4.3 Algorithmic aspects

A block selected inversion algorithm has at least two advantages: Because \(\varvec{A}\) is sparse, blocks can be specified in terms of supernodes [36]. This allows us to use level-3 BLAS to construct an efficient implementation by leveraging memory hierarchy in current microprocessors. A supernode is a group of nodes with the same nonzero structure below the diagonal in their respective columns (of their \(\varvec{L}\) factor). The supernodal approach for sparse symmetric factorization represents the factor \(\varvec{L}\) as a set of supernodes, each of which consists of a contiguous set of \(\varvec{L}\) columns with identical nonzero patterns, and each supernode is stored as a dense submatrix to take advantage of level-3 BLAS calculations.

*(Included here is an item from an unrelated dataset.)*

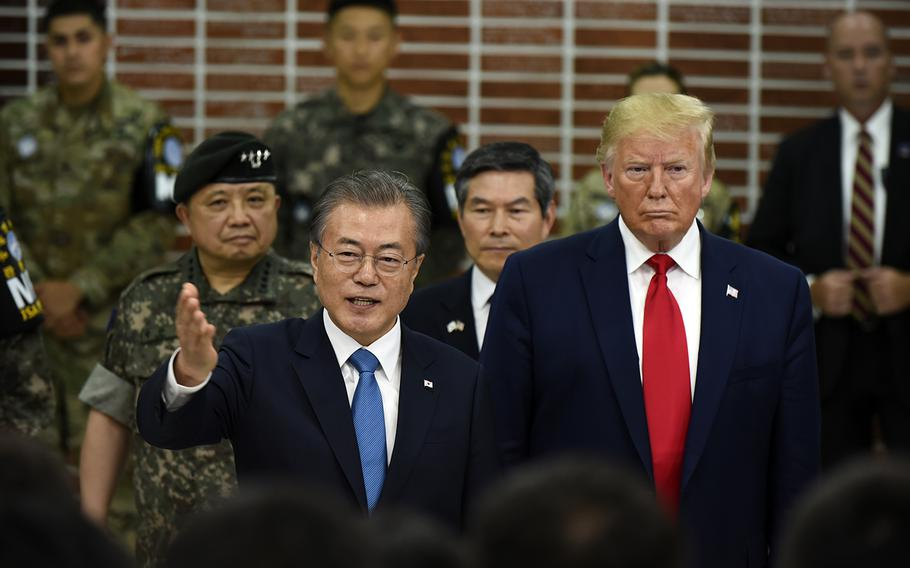 President Donald Trump and South Korean President Moon Jae-in speak with soldiers stationed at the Joint Security Area between the two Koreas, June 30, 2019.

Given these considerations, it is natural to employ the selected inversion approach presented in [48] and available in [40] in order to directly compute the entries on the pattern of the inverse matrix. For the particular implementation of the selected inversion, we rely on Pardiso. For larger kernel matrices, which cannot be indexed by \(32bit\) integers due to the comparatively large number of non-zero entries, we combine the selected inversion with a divide and conquer approach based on the identity (24). The inversion of the \({\varvec{A}}_{11}\) block and of the Schur complement \({\varvec{S}}\) are performed with Pardiso (exploiting symmetry), while the remaining arithmetic operations, i.e., addition and multiplication, are performed in a formatted way, compare Theorem 5.

4.4 Matrix functions

Based on the S-formatted multiplication and inversion of operators represented in samplet basis, certain holomorphic functions of an S-compressed operator also admit S-formatted approximations with, essentially, corresponding approximation accuracies.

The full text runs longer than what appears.